The file-utils module provides a comprehensive set of utilities for reading and processing files in your Playwright tests. It supports common file formats like CSV, XLSX, PDF, and ZIP.

These utilities can be imported directly from the package and used in your tests.

Usage Examples

Here are examples of how to use the file utilities in your tests, based on real test implementations:

UI-Triggered Download Example

typescript
import {
  handleDownload,
  readPDF,
  readCSV,
  readXLSX,
  readZIP
} from '@seontechnologies/playwright-utils/file-utils'
import path from 'node:path'

const DOWNLOAD_DIR = path.join(__dirname, '../downloads')

test('should download and read a CSV file via UI', async ({ page }) => {
  const downloadPath = await handleDownload({
    page,
    downloadDir: DOWNLOAD_DIR,
    trigger: () => page.getByTestId('download-button-text/csv').click()
  })

  const csvResult = await readCSV({ filePath: downloadPath })

  // Access parsed data and headers
  const { data, headers } = csvResult.content
  expect(headers).toEqual(['ID', 'Name', 'Email'])
  expect(data[0]).toMatchObject({
    ID: expect.any(String),
    Name: expect.any(String),
    Email: expect.any(String)
  })
})

API-Triggered Download Example

You can also use handleDownload with API calls to trigger downloads.

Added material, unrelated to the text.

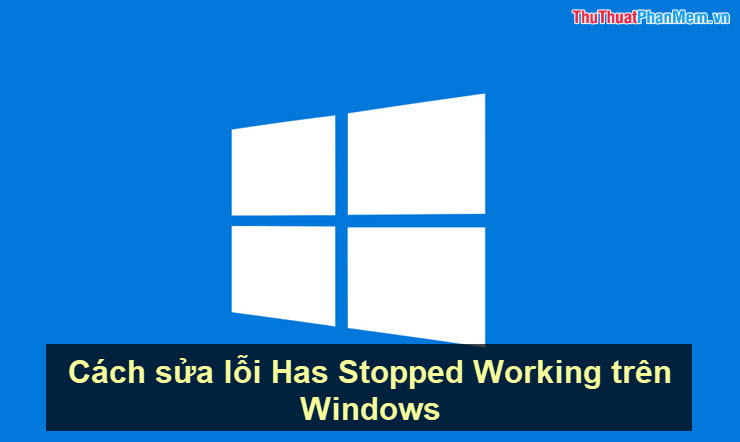 Cách sửa lỗi Has Stopped Working trên Windows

This is particularly useful for testing file generation endpoints:

typescript
import { handleDownload } from '@seontechnologies/playwright-utils/file-utils'
import { test, expect } from '@playwright/test'
import path from 'node:path'

const DOWNLOAD_DIR = path.join(__dirname, '../downloads')

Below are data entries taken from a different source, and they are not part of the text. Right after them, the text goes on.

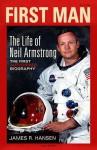 First Man: The Life Of Neil A. Armstrong - James R. Hansen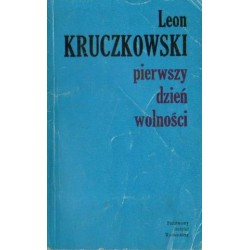 Leon Kruczkowski PIERWSZY DZIEŃ WOLNOŚCI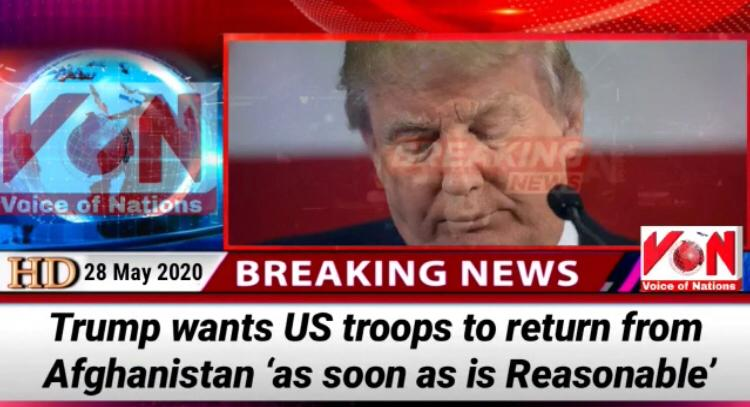 Trump wants US troops to return from Afghanistan 'as soon as is Reasonable'. #VoiceOfNations<br>http://pic.twitter.com/HdS00y5tQS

// Example using a direct API call to trigger the download
test('should download file via API', async ({ page, request }) => {
  const downloadPath = await handleDownload({
    page, // Still need the page for download events
    downloadDir: DOWNLOAD_DIR,
    trigger: async () => {
      // Make an API request that returns a file download
      const response = await request.get('/api/export/csv', {
        headers: { Authorization: 'Bearer your-token' }
        // Important: The API should respond with Content-Disposition header
        // Example: 'attachment; filename="report.csv"'
      })

      if (!response.ok()) {
        throw new Error(`API request failed: ${response.status()}`)
      }
    }
  })

  // Now you can verify the downloaded file
  expect(downloadPath).toMatch(/\.csv$/)
})

Note: When using API-triggered downloads, ensure that:

  1. The API endpoint sets the correct Content-Disposition header
  2. The response includes the appropriate Content-Type for the file
  3. Any required authentication/authorization headers are included
  4. The response status code is 200 (OK)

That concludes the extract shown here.